It seems to me that we have got to the bottom of this. It is a very narrow thing that is needed, yet the Government have created an incredibly enabling piece of legislation with no scrutiny. It is poor legislative drafting to have taken such a wide-ranging power. The Minister says that it will not apply to electricity, or will be used only in certain circumstances—which boils down to the Army learning how to drive fuel tankers. That is very narrow, but this is not a narrow provision. It almost sounds as if one could interpret this as the Government going into the energy supply business. It is that broad. I am glad and encouraged that we are not. I am also reassured to hear that this is discretionary, although how that would play out I am not sure. Either you deploy or you do not deploy.
Is the Minister saying that we would not deploy unless the company agreed to pay? That would be a reduction in the security of the country. The company might say, “No, we’re not paying for that”. Who in their right mind would say yes? If you are an oil
company, you will not have factored into your bottom line unexpected payments to the Government for people to drive your tankers. The money has to be recouped from somewhere, and a company would be perfectly within its rights to refuse to pay. In that case, the Government will have to deploy their personnel anyway, or risk an interruption in our fuel supply. This needs to be narrowed in its application. It needs more definition in law.
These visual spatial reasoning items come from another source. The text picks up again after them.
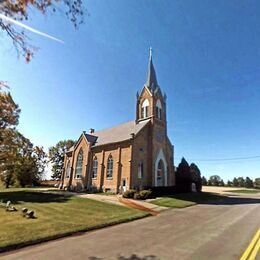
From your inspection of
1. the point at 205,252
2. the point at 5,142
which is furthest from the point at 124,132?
the point at 205,252

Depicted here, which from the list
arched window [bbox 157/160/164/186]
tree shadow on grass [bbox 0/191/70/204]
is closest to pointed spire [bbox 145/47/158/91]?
arched window [bbox 157/160/164/186]

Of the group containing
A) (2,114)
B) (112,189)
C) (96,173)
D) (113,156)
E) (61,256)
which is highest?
(2,114)

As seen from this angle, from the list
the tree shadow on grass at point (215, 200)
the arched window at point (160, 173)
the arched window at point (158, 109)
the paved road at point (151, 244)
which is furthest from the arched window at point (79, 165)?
the paved road at point (151, 244)

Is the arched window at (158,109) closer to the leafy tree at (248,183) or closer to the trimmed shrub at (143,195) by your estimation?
the trimmed shrub at (143,195)

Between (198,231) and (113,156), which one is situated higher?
(113,156)

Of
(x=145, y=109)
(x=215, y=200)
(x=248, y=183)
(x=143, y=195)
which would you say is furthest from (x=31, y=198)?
(x=248, y=183)

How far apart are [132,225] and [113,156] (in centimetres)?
2166

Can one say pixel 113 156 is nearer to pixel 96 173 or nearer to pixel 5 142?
pixel 96 173

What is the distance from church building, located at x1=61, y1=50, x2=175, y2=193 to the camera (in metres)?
31.6

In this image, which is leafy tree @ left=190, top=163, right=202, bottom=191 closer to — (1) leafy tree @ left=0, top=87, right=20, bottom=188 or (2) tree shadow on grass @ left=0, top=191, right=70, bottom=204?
(2) tree shadow on grass @ left=0, top=191, right=70, bottom=204

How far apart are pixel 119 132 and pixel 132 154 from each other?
7579mm

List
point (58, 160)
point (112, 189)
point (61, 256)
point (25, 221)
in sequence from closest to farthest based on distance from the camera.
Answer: point (61, 256)
point (25, 221)
point (112, 189)
point (58, 160)

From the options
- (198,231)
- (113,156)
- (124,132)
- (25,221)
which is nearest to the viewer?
(198,231)

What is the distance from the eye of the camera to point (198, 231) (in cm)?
1057
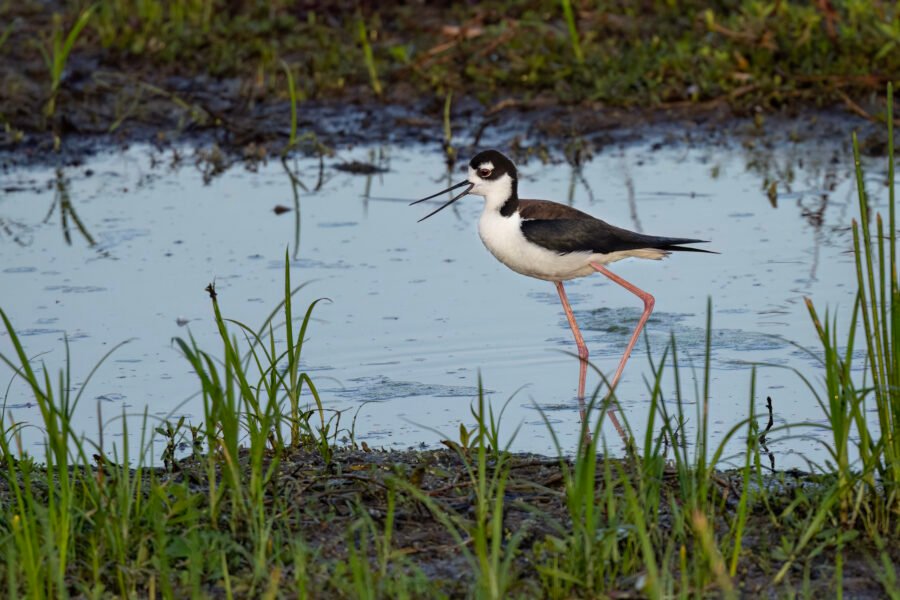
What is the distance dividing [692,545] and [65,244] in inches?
195

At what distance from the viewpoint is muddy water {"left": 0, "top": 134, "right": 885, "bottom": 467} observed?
5348 mm

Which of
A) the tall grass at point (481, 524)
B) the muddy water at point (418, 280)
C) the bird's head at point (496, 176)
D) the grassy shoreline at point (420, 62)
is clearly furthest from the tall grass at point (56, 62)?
the tall grass at point (481, 524)

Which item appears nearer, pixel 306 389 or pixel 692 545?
pixel 692 545

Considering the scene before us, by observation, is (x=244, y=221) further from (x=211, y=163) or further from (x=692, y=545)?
(x=692, y=545)

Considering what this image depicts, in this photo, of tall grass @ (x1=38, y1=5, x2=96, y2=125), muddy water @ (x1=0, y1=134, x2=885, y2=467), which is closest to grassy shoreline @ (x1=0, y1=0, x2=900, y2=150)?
tall grass @ (x1=38, y1=5, x2=96, y2=125)

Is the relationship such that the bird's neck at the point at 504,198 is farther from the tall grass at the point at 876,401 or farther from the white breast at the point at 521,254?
the tall grass at the point at 876,401

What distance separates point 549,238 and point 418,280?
1.20m

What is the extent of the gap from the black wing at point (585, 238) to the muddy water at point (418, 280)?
0.41 meters

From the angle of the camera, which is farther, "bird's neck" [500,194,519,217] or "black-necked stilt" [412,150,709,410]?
"bird's neck" [500,194,519,217]

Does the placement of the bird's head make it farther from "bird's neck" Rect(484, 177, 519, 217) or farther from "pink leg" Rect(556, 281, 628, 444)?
"pink leg" Rect(556, 281, 628, 444)

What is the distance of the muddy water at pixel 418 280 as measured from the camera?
5348 millimetres

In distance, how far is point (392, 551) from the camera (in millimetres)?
3475

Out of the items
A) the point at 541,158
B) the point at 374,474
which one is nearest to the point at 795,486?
the point at 374,474

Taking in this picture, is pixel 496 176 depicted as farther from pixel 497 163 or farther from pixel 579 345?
pixel 579 345
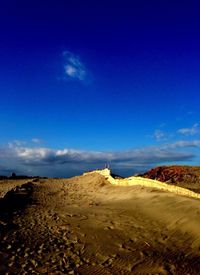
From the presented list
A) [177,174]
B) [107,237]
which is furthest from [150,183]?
[107,237]

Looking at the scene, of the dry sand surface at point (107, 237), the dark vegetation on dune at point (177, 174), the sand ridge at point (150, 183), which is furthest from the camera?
the dark vegetation on dune at point (177, 174)

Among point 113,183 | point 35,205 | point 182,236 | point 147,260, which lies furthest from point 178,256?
point 113,183

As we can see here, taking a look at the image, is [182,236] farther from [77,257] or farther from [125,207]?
[125,207]

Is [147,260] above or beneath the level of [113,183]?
beneath

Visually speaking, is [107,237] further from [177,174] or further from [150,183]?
[177,174]

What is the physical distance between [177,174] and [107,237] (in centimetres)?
1197

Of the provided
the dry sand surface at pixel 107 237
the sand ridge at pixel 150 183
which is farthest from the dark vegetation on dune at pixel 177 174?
the dry sand surface at pixel 107 237

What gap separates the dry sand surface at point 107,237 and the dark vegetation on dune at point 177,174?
14.3 ft

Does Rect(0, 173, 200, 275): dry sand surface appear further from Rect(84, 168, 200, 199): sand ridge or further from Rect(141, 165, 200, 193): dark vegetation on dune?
Rect(141, 165, 200, 193): dark vegetation on dune

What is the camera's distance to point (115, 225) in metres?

I absolutely agree with the noble Lord, Lord Roper, who pointed to the delegated powers recommendation that subsection (3)(b) does not deserve to be here. It is
far too wide-ranging. The whole thing is ill conceived. As I pointed out, in a disaster situation the last thing you want to be doing is negotiating around who is paying who. We have a Government. We pay taxes for a reason. That is what we expect of government. This is penny-pinching from the Treasury and it does not deserve to be in the Bill.